Work instruction: Whenever the word "influence" shows up in a line of the data, copy that line.

(Items from a data source)
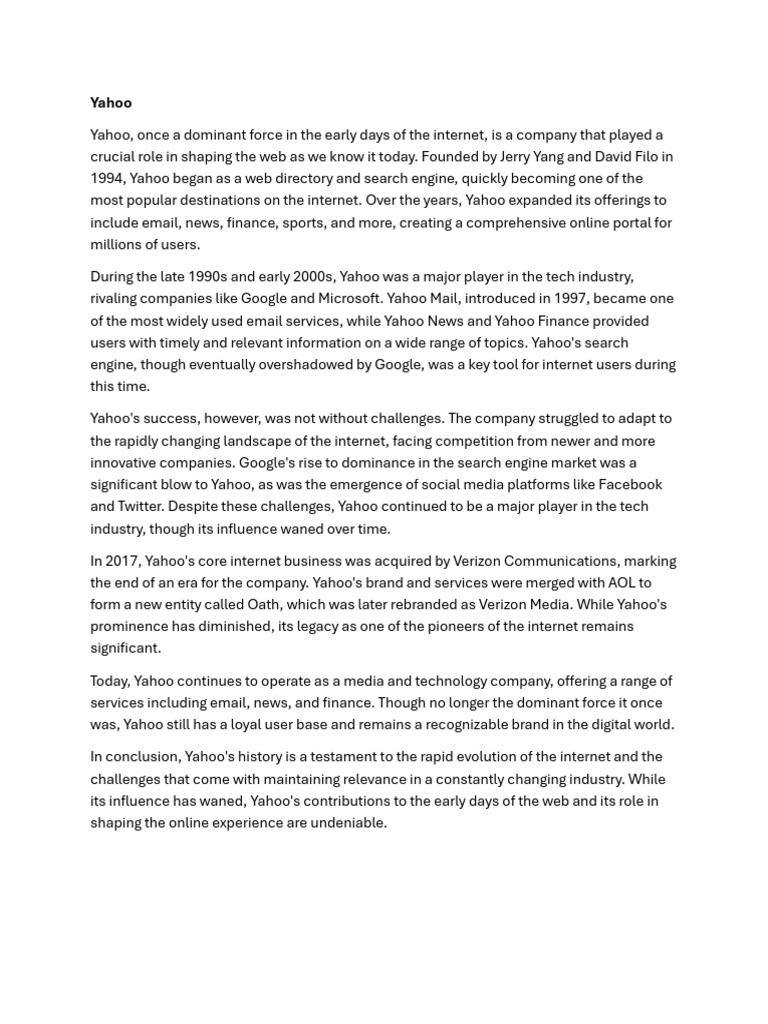 Yahoo

Yahoo, once a dominant force in the early days of the internet, is a company that played a crucial role in shaping the web as we know it today. Founded by Jerry Yang and David Filo in 1994, Yahoo began as a web directory and search engine, quickly becoming one of the most popular destinations on the internet. Over the years, Yahoo expanded its offerings to include email, news, finance, sports, and more, creating a comprehensive online portal for millions of users.

During the late 1990s and early 2000s, Yahoo was a major player in the tech industry, rivaling companies like Google and Microsoft. Yahoo Mail, introduced in 1997, became one of the most widely used email services, while Yahoo News and Yahoo Finance provided users with timely and relevant information on a wide range of topics. Yahoo's search engine, though eventually overshadowed by Google, was a key tool for internet users during this time.

Yahoo's success, however, was not without challenges. The company struggled to adapt to the rapidly changing landscape of the internet, facing competition from newer and more innovative companies. Google's rise to dominance in the search engine market was a significant blow to Yahoo, as was the emergence of social media platforms like Facebook and Twitter. Despite these challenges, Yahoo continued to be a major player in the tech industry, though its influence waned over time.

In 2017, Yahoo's core internet business was acquired by Verizon Communications, marking the end of an era for the company. Yahoo's brand and services were merged with AOL to form a new entity called Oath, which was later rebranded as Verizon Media. While Yahoo's prominence has diminished, its legacy as one of the pioneers of the internet remains significant.

Today, Yahoo continues to operate as a media and technology company, offering a range of services including email, news, and finance. Though no longer the dominant force it once was, Yahoo still has a loyal user base and remains a recognizable brand in the digital world.

In conclusion, Yahoo's history is a testament to the rapid evolution of the internet and the challenges that come with maintaining relevance in a constantly changing industry. While its influence has waned, Yahoo's contributions to the early days of the web and its role in shaping the online experience are undeniable.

Exercise output:
Yahoo's success, however, was not without challenges. The company struggled to adapt to the rapidly changing landscape of the internet, facing competition from newer and more innovative companies. Google's rise to dominance in the search engine market was a significant blow to Yahoo, as was the emergence of social media platforms like Facebook and Twitter. Despite these challenges, Yahoo continued to be a major player in the tech industry, though its influence waned over time.
In conclusion, Yahoo's history is a testament to the rapid evolution of the internet and the challenges that come with maintaining relevance in a constantly changing industry. While its influence has waned, Yahoo's contributions to the early days of the web and its role in shaping the online experience are undeniable.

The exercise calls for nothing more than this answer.